Durante mais de três anos de Governo, Miguel Macedo foi um ministro político, a tentar gerir equilíbrios num tempo de austeridade. Esteve muitas vezes do lado de Paulo Portas e outros ministros, contra as medidas que julgava geométricas (e pouco políticas) impostas por Vítor Gaspar. Também fez o contrário, telefonando incessantemente a Paulo Portas na crise política de 2013, para segurar o então MNE e, de caminho, tentar evitar a queda do Governo.

Fiel a Passos, mostrou-se sempre mais social-democrata. Mas não desalinhou nunca da voz oficial: dizia que a austeridade imposta tinha sido fruto de uma circunstância, a falta de financiamento do Estado, aceitando os cortes, alguns (nem tantos como outros ministérios) que as Finanças lhe iam impondo.

Mas negociou sempre. Foi assim com os polícias, que tinham suspenso desde os tempos de Sócrates uma subida de categoria (e, portanto, de salários), que conseguiu ir repondo. Depois também na revisão dos suplementos, que o secretário de Estado da Administração Pública tentou incluir no Regime Geral e a que o MAI conseguiu atribuir um estatuto especial – que ainda não está fechado. Foi assim também com a extinção da Empresa de Meios Aéreos, que Macedo foi fazendo – e que acabou por só formalizar no fim deste verão, depois de mais uma época de combate aos incêndios particularmente tranquila.

Também com a oposição, a palavra de ordem era negociar. Macedo teve até António José Seguro ao seu lado, no início da época de fogos, na sede da proteção civil. Dois anos seguidos, para evitar críticas posteriores.

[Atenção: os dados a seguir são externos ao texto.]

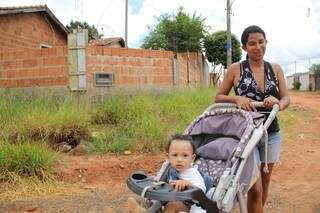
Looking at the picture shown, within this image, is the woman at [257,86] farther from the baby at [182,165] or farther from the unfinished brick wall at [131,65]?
the unfinished brick wall at [131,65]

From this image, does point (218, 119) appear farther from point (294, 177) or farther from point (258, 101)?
point (294, 177)

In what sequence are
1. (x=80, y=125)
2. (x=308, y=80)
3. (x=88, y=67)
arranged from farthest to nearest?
(x=308, y=80) < (x=88, y=67) < (x=80, y=125)

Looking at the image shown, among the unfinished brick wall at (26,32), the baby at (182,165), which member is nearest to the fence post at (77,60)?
the unfinished brick wall at (26,32)

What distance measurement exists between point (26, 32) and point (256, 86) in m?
12.4

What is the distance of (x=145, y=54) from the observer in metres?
10.4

A maior crise que teve que gerir foi, aliás, a dos polícias que vieram protestar contra os cortes, à frente da Assembleia. Aí teve que mostrar mão dura: autorizou uma carga policial contra a invasão das escadarias da Assembleia. O caso deu polémica, com instauração de processos disciplinares – mas Macedo nunca deixou sequer os relatórios virem a público, para evitar agitação nas forças policiais. Depois teve outra luta, com a CGTP, que marcou uma manifestação na Ponte 25 de abril contra a austeridade. Macedo encontrou maneira de o proibir, pedindo pareceres vários, até da Lusoponte, para ter maneira de o justificar. A manif acabou por não se fazer ali.

Na última quinta-feira, vieram notícias a público sobre uma divergência com a sua amiga Paula Teixeira da Cruz. A ministra da Justiça tentou levar a Conselho de Ministros um diploma que concentrava na PJ as escutas judiciais, mas a oposição de Macedo terá adiado o diploma.

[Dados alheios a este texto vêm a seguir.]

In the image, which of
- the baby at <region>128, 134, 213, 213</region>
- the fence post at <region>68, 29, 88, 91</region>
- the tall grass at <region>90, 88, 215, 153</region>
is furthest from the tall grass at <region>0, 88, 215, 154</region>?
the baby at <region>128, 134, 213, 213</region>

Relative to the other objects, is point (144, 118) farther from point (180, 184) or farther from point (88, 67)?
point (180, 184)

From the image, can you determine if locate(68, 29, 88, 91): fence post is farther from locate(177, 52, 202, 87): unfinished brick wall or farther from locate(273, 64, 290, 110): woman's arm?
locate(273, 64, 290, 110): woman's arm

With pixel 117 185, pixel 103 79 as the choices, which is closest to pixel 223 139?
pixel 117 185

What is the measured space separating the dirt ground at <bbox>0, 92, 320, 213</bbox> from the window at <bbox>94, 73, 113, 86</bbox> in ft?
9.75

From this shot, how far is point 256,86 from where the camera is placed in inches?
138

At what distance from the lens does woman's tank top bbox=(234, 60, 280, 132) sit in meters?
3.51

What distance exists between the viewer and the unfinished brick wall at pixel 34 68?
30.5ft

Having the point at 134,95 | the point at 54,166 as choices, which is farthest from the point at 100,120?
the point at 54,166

Influente, discreto q.b., Macedo ia dizendo nos corredores que já tinha feito o que era preciso para estabilizar o MAI. Nunca, porém, terá pedido para sair do Governo até esta semana, quando apareceu o caso dos vistos Gold.

Antes deste Governo, Macedo já tinha sido líder parlamentar (quando Passos chegou ao PSD), onde liderou uma bancada cansada de José Sócrates. Antes disso, tinha estado com o amigo Marques Mendes na direção do partido. Antes ainda, foi secretário de Estado da Juventude e da Justiça, ao lado de Aguiar Branco. Foi também autarca, na assembleia municipal de Braga. Agora, sai do Governo, com vários amigos envolvidos no caso dos vistos Gold. Marques Mendes, um dos seus mais próximos, quase o anunciara no sábado na SIC: ele não está apegado ao poder”.